- [Directions]:
Every entry must be reproduced word for word.

- [Records provided]:
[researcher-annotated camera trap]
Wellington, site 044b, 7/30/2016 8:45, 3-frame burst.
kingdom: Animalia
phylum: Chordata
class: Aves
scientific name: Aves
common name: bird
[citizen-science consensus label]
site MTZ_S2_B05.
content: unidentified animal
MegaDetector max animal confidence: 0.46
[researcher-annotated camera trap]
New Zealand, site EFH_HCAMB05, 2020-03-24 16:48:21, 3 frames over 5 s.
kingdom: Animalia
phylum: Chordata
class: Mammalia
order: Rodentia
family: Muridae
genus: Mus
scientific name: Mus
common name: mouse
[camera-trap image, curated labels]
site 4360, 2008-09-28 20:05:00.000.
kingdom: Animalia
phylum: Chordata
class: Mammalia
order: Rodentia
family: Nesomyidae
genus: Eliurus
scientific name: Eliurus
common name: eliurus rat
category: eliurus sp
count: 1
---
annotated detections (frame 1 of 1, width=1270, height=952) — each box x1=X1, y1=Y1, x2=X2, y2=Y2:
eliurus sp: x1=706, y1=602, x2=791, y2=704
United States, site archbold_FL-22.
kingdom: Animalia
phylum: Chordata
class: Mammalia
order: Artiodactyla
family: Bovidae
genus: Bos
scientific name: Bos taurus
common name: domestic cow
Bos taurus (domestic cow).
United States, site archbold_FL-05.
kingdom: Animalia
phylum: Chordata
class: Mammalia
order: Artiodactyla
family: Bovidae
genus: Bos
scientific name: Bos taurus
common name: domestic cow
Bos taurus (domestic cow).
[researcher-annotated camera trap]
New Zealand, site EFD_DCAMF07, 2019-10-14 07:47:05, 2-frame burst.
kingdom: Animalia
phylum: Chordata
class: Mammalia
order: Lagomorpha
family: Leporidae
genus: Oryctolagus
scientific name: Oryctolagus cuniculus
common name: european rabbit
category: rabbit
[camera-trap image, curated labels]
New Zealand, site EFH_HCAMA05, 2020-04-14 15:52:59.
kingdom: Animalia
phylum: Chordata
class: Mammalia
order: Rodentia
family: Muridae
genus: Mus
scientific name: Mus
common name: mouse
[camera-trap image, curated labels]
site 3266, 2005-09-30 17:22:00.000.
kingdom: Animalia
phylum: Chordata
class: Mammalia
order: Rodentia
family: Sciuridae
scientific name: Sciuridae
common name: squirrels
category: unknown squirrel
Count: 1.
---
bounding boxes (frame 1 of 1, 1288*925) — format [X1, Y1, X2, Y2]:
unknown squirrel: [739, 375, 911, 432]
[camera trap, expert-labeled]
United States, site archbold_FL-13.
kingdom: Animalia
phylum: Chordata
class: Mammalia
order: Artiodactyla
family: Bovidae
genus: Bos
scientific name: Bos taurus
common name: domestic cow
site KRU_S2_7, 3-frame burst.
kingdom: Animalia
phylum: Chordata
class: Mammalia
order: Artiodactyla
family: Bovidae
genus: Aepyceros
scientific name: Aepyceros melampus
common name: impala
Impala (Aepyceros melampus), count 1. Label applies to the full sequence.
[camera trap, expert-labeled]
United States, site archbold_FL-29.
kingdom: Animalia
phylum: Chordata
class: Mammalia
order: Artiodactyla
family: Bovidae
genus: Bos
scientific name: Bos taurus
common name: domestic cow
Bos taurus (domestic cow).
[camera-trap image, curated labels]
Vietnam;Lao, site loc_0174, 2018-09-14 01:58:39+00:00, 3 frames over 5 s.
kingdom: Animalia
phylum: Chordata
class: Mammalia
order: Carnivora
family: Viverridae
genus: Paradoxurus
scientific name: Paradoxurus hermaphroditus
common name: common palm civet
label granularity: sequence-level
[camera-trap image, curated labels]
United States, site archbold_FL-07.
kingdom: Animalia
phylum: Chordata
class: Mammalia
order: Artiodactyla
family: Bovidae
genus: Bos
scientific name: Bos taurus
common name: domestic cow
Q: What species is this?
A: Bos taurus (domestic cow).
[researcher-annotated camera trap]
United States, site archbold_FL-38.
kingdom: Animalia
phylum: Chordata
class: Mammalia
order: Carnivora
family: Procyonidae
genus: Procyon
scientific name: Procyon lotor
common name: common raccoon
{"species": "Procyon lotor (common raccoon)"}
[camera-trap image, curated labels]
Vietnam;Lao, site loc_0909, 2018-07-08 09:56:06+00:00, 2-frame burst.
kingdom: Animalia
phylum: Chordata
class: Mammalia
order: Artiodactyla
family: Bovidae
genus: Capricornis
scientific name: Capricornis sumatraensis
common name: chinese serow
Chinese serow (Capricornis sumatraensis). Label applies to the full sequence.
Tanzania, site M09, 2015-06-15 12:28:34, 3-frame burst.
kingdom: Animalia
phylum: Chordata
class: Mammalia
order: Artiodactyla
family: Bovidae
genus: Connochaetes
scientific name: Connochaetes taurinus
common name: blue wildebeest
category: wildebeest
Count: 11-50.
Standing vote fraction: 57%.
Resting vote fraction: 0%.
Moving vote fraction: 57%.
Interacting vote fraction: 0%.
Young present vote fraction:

- [Task solution]:
[researcher-annotated camera trap]
Wellington, site 044b, 7/30/2016 8:45, 3-frame burst.
kingdom: Animalia
phylum: Chordata
class: Aves
scientific name: Aves
common name: bird
[citizen-science consensus label]
site MTZ_S2_B05.
content: unidentified animal
MegaDetector max animal confidence: 0.46
[researcher-annotated camera trap]
New Zealand, site EFH_HCAMB05, 2020-03-24 16:48:21, 3 frames over 5 s.
kingdom: Animalia
phylum: Chordata
class: Mammalia
order: Rodentia
family: Muridae
genus: Mus
scientific name: Mus
common name: mouse
[camera-trap image, curated labels]
site 4360, 2008-09-28 20:05:00.000.
kingdom: Animalia
phylum: Chordata
class: Mammalia
order: Rodentia
family: Nesomyidae
genus: Eliurus
scientific name: Eliurus
common name: eliurus rat
category: eliurus sp
count: 1
---
annotated detections (frame 1 of 1, width=1270, height=952) — each box x1=X1, y1=Y1, x2=X2, y2=Y2:
eliurus sp: x1=706, y1=602, x2=791, y2=704
United States, site archbold_FL-22.
kingdom: Animalia
phylum: Chordata
class: Mammalia
order: Artiodactyla
family: Bovidae
genus: Bos
scientific name: Bos taurus
common name: domestic cow
Bos taurus (domestic cow).
United States, site archbold_FL-05.
kingdom: Animalia
phylum: Chordata
class: Mammalia
order: Artiodactyla
family: Bovidae
genus: Bos
scientific name: Bos taurus
common name: domestic cow
Bos taurus (domestic cow).
[researcher-annotated camera trap]
New Zealand, site EFD_DCAMF07, 2019-10-14 07:47:05, 2-frame burst.
kingdom: Animalia
phylum: Chordata
class: Mammalia
order: Lagomorpha
family: Leporidae
genus: Oryctolagus
scientific name: Oryctolagus cuniculus
common name: european rabbit
category: rabbit
[camera-trap image, curated labels]
New Zealand, site EFH_HCAMA05, 2020-04-14 15:52:59.
kingdom: Animalia
phylum: Chordata
class: Mammalia
order: Rodentia
family: Muridae
genus: Mus
scientific name: Mus
common name: mouse
[camera-trap image, curated labels]
site 3266, 2005-09-30 17:22:00.000.
kingdom: Animalia
phylum: Chordata
class: Mammalia
order: Rodentia
family: Sciuridae
scientific name: Sciuridae
common name: squirrels
category: unknown squirrel
Count: 1.
---
bounding boxes (frame 1 of 1, 1288*925) — format [X1, Y1, X2, Y2]:
unknown squirrel: [739, 375, 911, 432]
[camera trap, expert-labeled]
United States, site archbold_FL-13.
kingdom: Animalia
phylum: Chordata
class: Mammalia
order: Artiodactyla
family: Bovidae
genus: Bos
scientific name: Bos taurus
common name: domestic cow
site KRU_S2_7, 3-frame burst.
kingdom: Animalia
phylum: Chordata
class: Mammalia
order: Artiodactyla
family: Bovidae
genus: Aepyceros
scientific name: Aepyceros melampus
common name: impala
Impala (Aepyceros melampus), count 1. Label applies to the full sequence.
[camera trap, expert-labeled]
United States, site archbold_FL-29.
kingdom: Animalia
phylum: Chordata
class: Mammalia
order: Artiodactyla
family: Bovidae
genus: Bos
scientific name: Bos taurus
common name: domestic cow
Bos taurus (domestic cow).
[camera-trap image, curated labels]
Vietnam;Lao, site loc_0174, 2018-09-14 01:58:39+00:00, 3 frames over 5 s.
kingdom: Animalia
phylum: Chordata
class: Mammalia
order: Carnivora
family: Viverridae
genus: Paradoxurus
scientific name: Paradoxurus hermaphroditus
common name: common palm civet
label granularity: sequence-level
[camera-trap image, curated labels]
United States, site archbold_FL-07.
kingdom: Animalia
phylum: Chordata
class: Mammalia
order: Artiodactyla
family: Bovidae
genus: Bos
scientific name: Bos taurus
common name: domestic cow
Q: What species is this?
A: Bos taurus (domestic cow).
[researcher-annotated camera trap]
United States, site archbold_FL-38.
kingdom: Animalia
phylum: Chordata
class: Mammalia
order: Carnivora
family: Procyonidae
genus: Procyon
scientific name: Procyon lotor
common name: common raccoon
{"species": "Procyon lotor (common raccoon)"}
[camera-trap image, curated labels]
Vietnam;Lao, site loc_0909, 2018-07-08 09:56:06+00:00, 2-frame burst.
kingdom: Animalia
phylum: Chordata
class: Mammalia
order: Artiodactyla
family: Bovidae
genus: Capricornis
scientific name: Capricornis sumatraensis
common name: chinese serow
Chinese serow (Capricornis sumatraensis). Label applies to the full sequence.
Tanzania, site M09, 2015-06-15 12:28:34, 3-frame burst.
kingdom: Animalia
phylum: Chordata
class: Mammalia
order: Artiodactyla
family: Bovidae
genus: Connochaetes
scientific name: Connochaetes taurinus
common name: blue wildebeest
category: wildebeest
Count: 11-50.
Standing vote fraction: 57%.
Resting vote fraction: 0%.
Moving vote fraction: 57%.
Interacting vote fraction: 0%.
Young present vote fraction:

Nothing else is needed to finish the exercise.